Voller Tatendrang hoben die Naturfreunde Löcher aus, um die etwa einen halben Meter hohen Pflanzen hineinzusetzen. Immer in Grüppchen zu drei oder vier Bäumchen. Diese Arbeit ging relativ einfach vonstatten. Schwieriger war es, die Akazienpfähle für die Umzäunung in den Boden zu schlagen. Dazu wurde eine 30 Kilogramm schwere Rammglocke verwendet. Zwei starke Männer hoben das Gerät über die Pflöcke und liessen es wiederholt niedersausen. Ihr Eigengewicht rammte die Pfosten Zentimeter um Zentimeter in den Boden.
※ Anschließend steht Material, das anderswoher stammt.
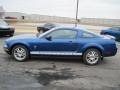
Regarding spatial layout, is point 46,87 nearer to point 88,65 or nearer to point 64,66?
point 64,66

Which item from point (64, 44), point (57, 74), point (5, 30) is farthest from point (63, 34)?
point (5, 30)

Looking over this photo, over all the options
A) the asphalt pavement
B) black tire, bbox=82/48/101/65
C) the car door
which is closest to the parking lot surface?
the asphalt pavement

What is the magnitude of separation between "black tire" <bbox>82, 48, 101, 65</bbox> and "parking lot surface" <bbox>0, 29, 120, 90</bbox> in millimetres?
231

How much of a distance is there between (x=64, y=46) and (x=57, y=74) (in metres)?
2.01

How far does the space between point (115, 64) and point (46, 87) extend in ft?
14.4

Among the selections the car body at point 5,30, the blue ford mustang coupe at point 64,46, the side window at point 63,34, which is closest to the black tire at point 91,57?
the blue ford mustang coupe at point 64,46

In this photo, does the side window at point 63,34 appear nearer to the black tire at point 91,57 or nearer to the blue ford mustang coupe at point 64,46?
the blue ford mustang coupe at point 64,46

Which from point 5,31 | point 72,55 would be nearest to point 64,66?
point 72,55

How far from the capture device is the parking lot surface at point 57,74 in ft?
25.1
Eigentlich könnte man erwarten, dass die vorhandenen Bäume selber für ihre Vermehrung sorgen würden. Doch die Schösslinge haben keine Chance, sich gegen den Verbiss des weidenden Viehs zu wehren. Deshalb wurden die Baumgruppen mit Stacheldraht umzäunt. Der lokale Förster rechnet damit, dass auch so nur etwa jeder vierte Baum überleben wird.

Auf die Ernte werden die Helfer und Helferinnen lange warten müssen. So kann es bis zu 15 Jahre dauern, bis die Bäume die ersten Früchte hervorbringen. Bestimmt wird jedoch das eine oder andere Vereinsmitglied auf einem Spaziergang im wunderschönen Jura nachschauen, wie die Bäumchen gedeihen.